[SOURCE EXTRACT]:
* Begin *

Feb. 21, 2000

Why Johnny can't do science: Simplified books have left him struggling for words, Cornell social scientist worries

WASHINGTON, D.C. -- Lulled into lexical laziness by years of oversimplified schoolbooks, American students are in for a shock when they reach high school: Science books often are too hard for them to read, according to a Cornell University sociologist.

Donald P. Hayes, Cornell professor of sociology emeritus, has formulated a plan to close the classroom language gap between science books and dumbed-down texts for nonscience subjects. Reporting at the annual meeting of the American Association for the Advancement of Science today (Feb. 21), Hayes and Loreen Wolfer emphasized that too many American students shun high school science for "easier" subjects, and they pass into adulthood as poorly educated, science illiterates with a vulnerability to pseudoscience. Wolfer is a former graduate student in sociology at Cornell, who is now on the faculty of University of Scranton.

"They are not prepared for science texts with all the domain-specific words, the equations and the longer sentences. There is a gulf between the two bodies of work in the schools, and the gulf isn't getting smaller," Hayes said.

However, the answer is not to simplify science textbooks, according to the sociologist, whose computerized LEX system evaluates texts for accessibility or lexical difficulty. Instead, Hayes said, students can prepare to learn science by reading more challenging books of all kinds before they reach high school. He suggests a large-scale experiment in textbook purchasing to test his proposition.

Hayes' report was part of a session on "Enviroshock: Systematic Appraisal of America's Health, Capability, Productivity and Crime." (His LEX ratings for selected publications can be found at the end of this news release.)

"After World War II, we simplified books for history, English and other nonscience subjects by shortening the sentences and avoiding rare, unfamiliar words that might challenge readers to learn new concepts," Hayes recalled. "The rarer the word, the more specific the concept."

Reading unchallenging books might get pupils through eighth grade -- "Like, y'know, specifics? Hey, whatever" -- but hard times are ahead, Hayes worries.

"As science becomes more sophisticated, the language of science inevitably becomes more specific," Hayes said. "Many American students are not prepared for the level of difficulty that they will encounter in science texts. They struggle through the required science courses -- not learning as much as they could -- and only the most able students continue in science. The drop-outs are not getting as much science as students in other developed countries. This increases their vulnerability to weird pseudoscience and anti-science."

In the past, Hayes has used his LEX measure of reading difficulty to criticize publications with so many rare words that only the rare specialist could penetrate the lexical flak. LEX evaluations are centered around newspaper text, at zero, with more difficult reading matter receiving higher, positive ratings and easier material receiving lower, negative LEX numbers. For example, scientific articles in the journal Nature, between 1946 and 1994, receive a LEX rating of +25.7, whereas Science articles from the same period are somewhat easier to read, at +20.1 on the LEX scale. The system also works with transcripts of speech: A LEX evaluation of Richard Nixon's Watergate tapes found the former president speaking to aide Ron Ziegler at --35.7 and Ziegler responding at --30.7.

* End *

[PROBLEMS]:
1: From the Cornell news release, list every numerical LEX value it mentions, together with what each value applies to.
2: Summarize the Cornell news release in two sentences.
3: In the Cornell news release, swap "session" for "panel" and write out everything from "Hayes' report was" down to "this news release.)" with that change.
The data after this point comes from a different source than the news release.

[DATA SHOWN]:
* Begin *

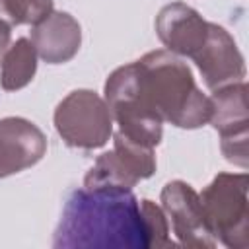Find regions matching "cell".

* End *

[SOLUTIONS TO THE PROBLEMS]:
1:
- Newspaper text: 0
- Scientific articles in Nature, 1946–1994: +25.7
- Science articles from the same period: +20.1
- Richard Nixon speaking to Ron Ziegler on the Watergate tapes: −35.7
- Ziegler responding: −30.7

2: Cornell sociologist Donald P. Hayes warns that years of oversimplified schoolbooks leave American students unprepared for the harder language of high school science texts, so many avoid science and grow up vulnerable to pseudoscience. Rather than simplifying science textbooks, he says students should read more challenging books of all kinds before high school, and he proposes a large-scale textbook-purchasing experiment to test the idea.

3:
Hayes' report was part of a panel on "Enviroshock: Systematic Appraisal of America's Health, Capability, Productivity and Crime." (His LEX ratings for selected publications can be found at the end of this news release.)